LISTED ENTRIES –
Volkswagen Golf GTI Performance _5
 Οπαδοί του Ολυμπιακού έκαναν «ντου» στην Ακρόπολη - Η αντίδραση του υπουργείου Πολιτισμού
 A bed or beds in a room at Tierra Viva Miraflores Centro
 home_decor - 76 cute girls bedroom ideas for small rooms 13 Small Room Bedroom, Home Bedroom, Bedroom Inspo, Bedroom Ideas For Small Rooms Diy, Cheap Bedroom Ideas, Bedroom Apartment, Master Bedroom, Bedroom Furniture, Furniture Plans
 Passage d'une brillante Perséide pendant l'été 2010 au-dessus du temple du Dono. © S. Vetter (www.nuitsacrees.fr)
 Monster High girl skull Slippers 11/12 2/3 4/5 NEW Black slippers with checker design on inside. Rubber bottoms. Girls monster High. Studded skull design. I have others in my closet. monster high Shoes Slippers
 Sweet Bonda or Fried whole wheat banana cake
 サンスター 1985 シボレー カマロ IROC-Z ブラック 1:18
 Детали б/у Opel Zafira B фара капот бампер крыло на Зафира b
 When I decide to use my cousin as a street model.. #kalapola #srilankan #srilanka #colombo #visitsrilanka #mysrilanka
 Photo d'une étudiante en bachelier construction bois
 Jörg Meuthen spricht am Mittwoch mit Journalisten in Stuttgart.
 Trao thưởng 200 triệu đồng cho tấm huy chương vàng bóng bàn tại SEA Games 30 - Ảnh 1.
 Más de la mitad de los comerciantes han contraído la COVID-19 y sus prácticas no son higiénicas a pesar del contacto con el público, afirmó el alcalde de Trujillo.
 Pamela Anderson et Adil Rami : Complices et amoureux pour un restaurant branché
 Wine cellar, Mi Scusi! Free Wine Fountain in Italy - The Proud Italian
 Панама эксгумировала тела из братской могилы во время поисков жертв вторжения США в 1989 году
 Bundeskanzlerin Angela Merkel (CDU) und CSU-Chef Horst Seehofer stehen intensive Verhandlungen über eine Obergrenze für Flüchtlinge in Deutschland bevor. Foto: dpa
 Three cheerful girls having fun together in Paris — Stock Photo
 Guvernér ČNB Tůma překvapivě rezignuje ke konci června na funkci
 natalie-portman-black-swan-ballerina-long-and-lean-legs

PROBLEM DETAILS –
The task requires an exact transcription of all the data.

RESPONSE TO THE EXERCISE –
Volkswagen Golf GTI Performance _5
 Οπαδοί του Ολυμπιακού έκαναν «ντου» στην Ακρόπολη - Η αντίδραση του υπουργείου Πολιτισμού
 A bed or beds in a room at Tierra Viva Miraflores Centro
 home_decor - 76 cute girls bedroom ideas for small rooms 13 Small Room Bedroom, Home Bedroom, Bedroom Inspo, Bedroom Ideas For Small Rooms Diy, Cheap Bedroom Ideas, Bedroom Apartment, Master Bedroom, Bedroom Furniture, Furniture Plans
 Passage d'une brillante Perséide pendant l'été 2010 au-dessus du temple du Dono. © S. Vetter (www.nuitsacrees.fr)
 Monster High girl skull Slippers 11/12 2/3 4/5 NEW Black slippers with checker design on inside. Rubber bottoms. Girls monster High. Studded skull design. I have others in my closet. monster high Shoes Slippers
 Sweet Bonda or Fried whole wheat banana cake
 サンスター 1985 シボレー カマロ IROC-Z ブラック 1:18
 Детали б/у Opel Zafira B фара капот бампер крыло на Зафира b
 When I decide to use my cousin as a street model.. #kalapola #srilankan #srilanka #colombo #visitsrilanka #mysrilanka
 Photo d'une étudiante en bachelier construction bois
 Jörg Meuthen spricht am Mittwoch mit Journalisten in Stuttgart.
 Trao thưởng 200 triệu đồng cho tấm huy chương vàng bóng bàn tại SEA Games 30 - Ảnh 1.
 Más de la mitad de los comerciantes han contraído la COVID-19 y sus prácticas no son higiénicas a pesar del contacto con el público, afirmó el alcalde de Trujillo.
 Pamela Anderson et Adil Rami : Complices et amoureux pour un restaurant branché
 Wine cellar, Mi Scusi! Free Wine Fountain in Italy - The Proud Italian
 Панама эксгумировала тела из братской могилы во время поисков жертв вторжения США в 1989 году
 Bundeskanzlerin Angela Merkel (CDU) und CSU-Chef Horst Seehofer stehen intensive Verhandlungen über eine Obergrenze für Flüchtlinge in Deutschland bevor. Foto: dpa
 Three cheerful girls having fun together in Paris — Stock Photo
 Guvernér ČNB Tůma překvapivě rezignuje ke konci června na funkci
 natalie-portman-black-swan-ballerina-long-and-lean-legs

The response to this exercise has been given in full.